Some other countries are taking a more hands-off approach. For example, the UK, home of Google DeepMind, has said it does not intend to regulate AI in the short term. However, any company outside the EU, the world’s second-largest economy, will still have to comply with the AI Act if it wants to do business in the trading bloc.
Columbia University law professor Anu Bradford has called this the “Brussels effect”—by being the first to regulate, the EU is able to set the de facto global standard, shaping the way the world does business and develops technology. The EU successfully achieved this with its strict data protection regime, the GDPR, which has been copied everywhere from California to India. It hopes to repeat the trick when it comes to AI.
So far, AI regulation in China has been deeply fragmented and piecemeal. Rather than regulating AI as a whole, the country has released individual pieces of legislation whenever a new AI product becomes prominent. That’s why China has one set of rules for algorithmic recommendation services (TikTok-like apps and search engines), another for deepfakes, and yet another for generative AI.

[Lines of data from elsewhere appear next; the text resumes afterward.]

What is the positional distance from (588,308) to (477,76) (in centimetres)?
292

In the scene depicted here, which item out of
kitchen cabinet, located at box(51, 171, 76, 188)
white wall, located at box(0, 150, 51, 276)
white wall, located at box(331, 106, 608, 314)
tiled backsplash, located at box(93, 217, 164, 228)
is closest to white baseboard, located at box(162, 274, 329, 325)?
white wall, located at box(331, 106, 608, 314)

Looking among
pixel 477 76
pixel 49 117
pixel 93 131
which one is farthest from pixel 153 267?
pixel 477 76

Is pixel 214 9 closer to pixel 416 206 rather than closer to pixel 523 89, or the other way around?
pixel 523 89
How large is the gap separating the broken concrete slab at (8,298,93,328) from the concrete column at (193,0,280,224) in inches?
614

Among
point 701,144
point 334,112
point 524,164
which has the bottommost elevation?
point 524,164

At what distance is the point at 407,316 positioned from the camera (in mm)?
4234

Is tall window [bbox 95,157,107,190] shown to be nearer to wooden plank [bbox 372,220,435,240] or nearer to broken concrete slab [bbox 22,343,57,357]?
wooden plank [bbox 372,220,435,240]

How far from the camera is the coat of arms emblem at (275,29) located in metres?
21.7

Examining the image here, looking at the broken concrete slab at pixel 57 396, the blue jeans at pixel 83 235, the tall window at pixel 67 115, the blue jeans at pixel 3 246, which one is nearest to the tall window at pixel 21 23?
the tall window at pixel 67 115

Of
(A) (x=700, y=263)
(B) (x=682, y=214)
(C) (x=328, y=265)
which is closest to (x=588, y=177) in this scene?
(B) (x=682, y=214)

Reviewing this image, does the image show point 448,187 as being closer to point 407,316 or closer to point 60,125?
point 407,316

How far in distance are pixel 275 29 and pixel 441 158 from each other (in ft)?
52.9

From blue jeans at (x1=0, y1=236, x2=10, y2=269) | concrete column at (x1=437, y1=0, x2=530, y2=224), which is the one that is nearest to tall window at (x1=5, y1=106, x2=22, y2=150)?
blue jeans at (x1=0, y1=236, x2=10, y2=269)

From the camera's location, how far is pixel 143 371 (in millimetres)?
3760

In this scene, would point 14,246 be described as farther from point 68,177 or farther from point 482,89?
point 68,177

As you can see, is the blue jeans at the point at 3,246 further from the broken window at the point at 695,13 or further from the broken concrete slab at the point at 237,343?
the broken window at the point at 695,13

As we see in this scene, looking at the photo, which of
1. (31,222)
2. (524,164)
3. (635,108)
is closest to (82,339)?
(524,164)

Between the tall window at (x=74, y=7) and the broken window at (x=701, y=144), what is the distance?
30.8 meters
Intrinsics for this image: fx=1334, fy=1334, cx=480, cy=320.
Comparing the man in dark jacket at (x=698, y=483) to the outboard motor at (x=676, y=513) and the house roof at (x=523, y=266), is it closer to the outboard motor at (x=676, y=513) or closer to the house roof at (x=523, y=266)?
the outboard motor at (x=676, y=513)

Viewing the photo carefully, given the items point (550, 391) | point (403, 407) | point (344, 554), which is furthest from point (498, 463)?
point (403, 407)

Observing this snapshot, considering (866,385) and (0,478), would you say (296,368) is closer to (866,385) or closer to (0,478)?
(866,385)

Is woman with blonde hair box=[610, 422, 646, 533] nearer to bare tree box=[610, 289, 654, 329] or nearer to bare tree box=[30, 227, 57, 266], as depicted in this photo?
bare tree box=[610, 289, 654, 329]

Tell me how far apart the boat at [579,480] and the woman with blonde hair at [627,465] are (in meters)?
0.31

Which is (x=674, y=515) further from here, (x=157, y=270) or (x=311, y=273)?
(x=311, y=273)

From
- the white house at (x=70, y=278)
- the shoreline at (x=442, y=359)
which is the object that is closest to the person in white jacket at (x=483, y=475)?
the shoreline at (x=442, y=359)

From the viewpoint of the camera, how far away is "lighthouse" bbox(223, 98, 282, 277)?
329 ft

The strength of this approach is it allows Beijing to quickly react to risks emerging from the advances in technology—both for the users and for the government. But the problem is it prevents a more long-term and panoramic perspective from developing.
That could change next year. In June 2023, China’s state council, the top governing body, announced that “an artificial intelligence law” is on its legislative agenda. This law would cover everything—like the AI Act for Europe. Because of its ambitious scope, it’s hard to say how long the legislative process will take. We might see a first draft in 2024, but it might take longer. In the interim, it won’t be surprising if Chinese internet regulators introduce new rules to deal with popular new AI tools or types of content that emerge next year.
So far, very little information about it has been released, but one document could help us predict the new law: scholars from the Chinese Academy of Social Sciences, a state-owned research institute, released an “expert suggestion” version of the Chinese AI law in August. This document proposes a “national AI office” to oversee the development of AI in China, demands a yearly independent “social responsibility report” on foundation models, and sets up a “negative list” of AI areas with higher risks, which companies can’t even research without government approval.
Currently, Chinese AI companies are already subject to plenty of regulations. In fact, any foundation model needs to be registered with the government before it can be released to the Chinese public (as of the end of 2023, 22 companies have registered their AI models).
This means that AI in China is no longer a Wild West environment. But exactly how these regulations will be enforced remains uncertain. In the coming year, generative-AI companies will have to try to figure out the compliance reality, especially around safety reviews and IP infringement.